I ran into this weird behavior when trying to "manually" optimize a network's parameters via SGD. When attempting to update the model's parameters using the following way, it works just fine:
for _ in trange(epochs):
for x, y in train_loader:
x, y = x.to(device, non_blocking=True), y.to(device, non_blocking=True)
loss = F.cross_entropy(m(x), y)
grad = torch.autograd.grad(loss, m.parameters())
with torch.no_grad():
for p, g in zip(m.parameters(), grad):
p -= 0.1 * g
However, doing the following throws off the model completely:
for _ in trange(epochs):
for x, y in train_loader:
x, y = x.to(device, non_blocking=True), y.to(device, non_blocking=True)
loss = F.cross_entropy(m(x), y)
loss.backward()
with torch.no_grad():
for p in m.parameters():
p -= 0.1 * p.grad
But to me, both methods should be equivalent. And upon further inspection, when comparing the values of g from grad with the values of p.grad from m.paramters(), it turned out that the gradient values are not the same! I also tried removing with torch.no_grad(): and doing the following, but it didn't work either:
for p in m.parameters():
p.data -= 0.1 * p.grad
Can somebody please explain why is this happening?

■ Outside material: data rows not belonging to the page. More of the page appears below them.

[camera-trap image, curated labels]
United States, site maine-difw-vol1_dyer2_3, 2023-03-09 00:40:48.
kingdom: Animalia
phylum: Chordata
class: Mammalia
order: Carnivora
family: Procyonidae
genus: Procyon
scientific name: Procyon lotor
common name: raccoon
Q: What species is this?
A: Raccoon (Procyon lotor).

Shouldn't the gradients in both methods have the same values (keeping in mind that both models m are identical)?
REPRODUCIBLE EXAMPLE:
Ensure reproducibility:
device = torch.device('cuda')
torch.manual_seed(0)
torch.cuda.manual_seed_all(0)
np.random.seed(0)
torch.backends.cudnn.benchmark = False
torch.backends.cudnn.deterministic = True
torch.cuda.empty_cache()
Load the data:
T = transforms.ToTensor()
train_data = datasets.MNIST(root='data', transform=T, download=True)
test_data = datasets.MNIST(root='data', transform=T, train=False, download=True)
BS = 300
epochs = 5
LR = 0.1
train_loader = DataLoader(train_data, batch_size=BS, pin_memory=True)
test_loader = DataLoader(test_data, batch_size=1000, pin_memory=True)
Define the model to be optimized:
class Model(nn.Module):
def __init__(self, out_dims):
super().__init__()
self.conv1 = nn.Conv2d(1, out_dims, 3, stride=3, padding=1)
self.conv2 = nn.Sequential(nn.Conv2d(out_dims, out_dims * 2, 3), nn.BatchNorm2d(out_dims * 2), nn.ReLU())
self.conv3 = nn.Sequential(nn.Conv2d(out_dims * 2, out_dims * 4, 4, stride=2, padding=1), nn.BatchNorm2d(out_dims * 4), nn.ReLU(), nn.Flatten())
self.fc = nn.Linear(out_dims * 4 * 16, 10)
def forward(self, x):
return nn.Sequential(*tuple(self.children()))(x)
m1 = Model(5).to(device)
m2 = deepcopy(m1) # "m2.load_state_dict(m1.state_dict())" doesn't work either
Training and evaluation:
# M1's training:
for _ in trange(epochs):
for x, y in train_loader:
x, y = x.to(device, non_blocking=True), y.to(device, non_blocking=True)
loss = F.cross_entropy(m1(x), y)
grad = torch.autograd.grad(loss, m1.parameters())
with torch.no_grad():
for p, g in zip(m1.parameters(), grad):
p -= LR * g
# M1's evaluation:
m1.eval()
acc1 = []
with torch.no_grad():
for x, y in test_loader:
x, y = x.to(device, non_blocking=True), y.to(device, non_blocking=True)
_, pred = m1(x).max(1)
acc1.append(metric(pred, y).item())
print(f'Accuracy: {np.mean(acc1) * 100:.4}%')
# M2's training:
for _ in trange(epochs):
for x, y in train_loader:
x, y = x.to(device, non_blocking=True), y.to(device, non_blocking=True)
loss = F.cross_entropy(m2(x), y)
loss.backward()
with torch.no_grad():
for p in m2.parameters():
p -= LR * p.grad
# M2's evaluation:
m2.eval()
acc2 = []
with torch.no_grad():
for x, y in test_loader:
x, y = x.to(device, non_blocking=True), y.to(device, non_blocking=True)
_, pred = m2(x).max(1)
acc2.append(metric(pred, y).item())
print(f'Accuracy: {np.mean(acc2) * 100:.4}%')
It took me a while to figure out, but the problem was in loss.backward(). Unlike autograd.grad() which computes and returns the gradients, the inplace backward() computes and accumulates the gradients of participating nodes in the computation graph. In other words, the two will have the same effect when used to back-prop once, but every repetition of backward() will add the currently computed gradients to all previous ones (hence the divergence). Resetting the gradients using model.zero_grad() fixes stuff.